Die ersten Absätze fühlen sich ruhig und stimmungsvoll an. Der Schreibstil ist flüssig und angenehm, mit viel Gefühl für Orte und Erinnerungen. Besonders gefällt mir die Grundidee: Eine ausgebrannte Unternehmensberaterin kehrt an den Ort ihrer Kindheit zurück – das ist ein starkes Motiv für Neuanfang und Selbstfindung. Karla wirkt verletzlich, aber nicht schwach. Ihre innere Zerrissenheit zwischen Großstadtleben und Herkunft ist gut nachvollziehbar.

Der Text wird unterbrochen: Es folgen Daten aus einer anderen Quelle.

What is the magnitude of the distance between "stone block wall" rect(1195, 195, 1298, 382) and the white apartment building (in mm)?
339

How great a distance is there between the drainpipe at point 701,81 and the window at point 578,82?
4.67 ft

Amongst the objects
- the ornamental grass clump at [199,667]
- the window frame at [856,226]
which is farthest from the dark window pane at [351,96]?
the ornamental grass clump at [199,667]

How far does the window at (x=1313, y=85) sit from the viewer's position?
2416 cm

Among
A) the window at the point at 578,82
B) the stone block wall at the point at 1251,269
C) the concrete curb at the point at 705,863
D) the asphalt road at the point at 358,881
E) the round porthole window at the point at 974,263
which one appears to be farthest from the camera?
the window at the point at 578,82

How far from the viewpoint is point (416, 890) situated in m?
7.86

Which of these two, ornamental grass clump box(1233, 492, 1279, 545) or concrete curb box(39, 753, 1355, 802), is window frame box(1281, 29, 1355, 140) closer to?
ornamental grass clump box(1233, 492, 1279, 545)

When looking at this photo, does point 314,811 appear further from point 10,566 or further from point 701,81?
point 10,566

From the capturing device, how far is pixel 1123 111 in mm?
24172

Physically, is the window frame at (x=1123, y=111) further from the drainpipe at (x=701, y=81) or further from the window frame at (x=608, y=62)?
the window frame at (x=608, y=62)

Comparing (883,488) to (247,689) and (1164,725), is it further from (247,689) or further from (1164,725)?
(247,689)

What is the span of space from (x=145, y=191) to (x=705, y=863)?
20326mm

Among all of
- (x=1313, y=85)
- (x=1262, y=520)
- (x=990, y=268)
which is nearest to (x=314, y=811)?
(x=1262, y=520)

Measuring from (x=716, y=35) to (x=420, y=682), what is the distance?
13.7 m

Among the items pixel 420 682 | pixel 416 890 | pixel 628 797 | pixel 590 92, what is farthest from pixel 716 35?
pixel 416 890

Die alte Nähmaschine als Symbol hat mich besonders angesprochen. Sie steht nicht nur für Kreativität, sondern auch für das „Wieder-Zusammennähen“ eines Lebens, das aus dem Takt geraten ist. Auch die Begegnung mit Rasmus verspricht emotionale Spannung, ohne kitschig zu wirken.

Ich erwarte eine gefühlvolle Geschichte über zweite Chancen, Familiengeheimnisse und den Mut, alte Muster zu durchbrechen. Weiterlesen würde ich gern, weil ich wissen möchte, ob Karla den Mut findet, nicht nur das Gutshaus, sondern auch ihr eigenes Leben neu zu gestalten.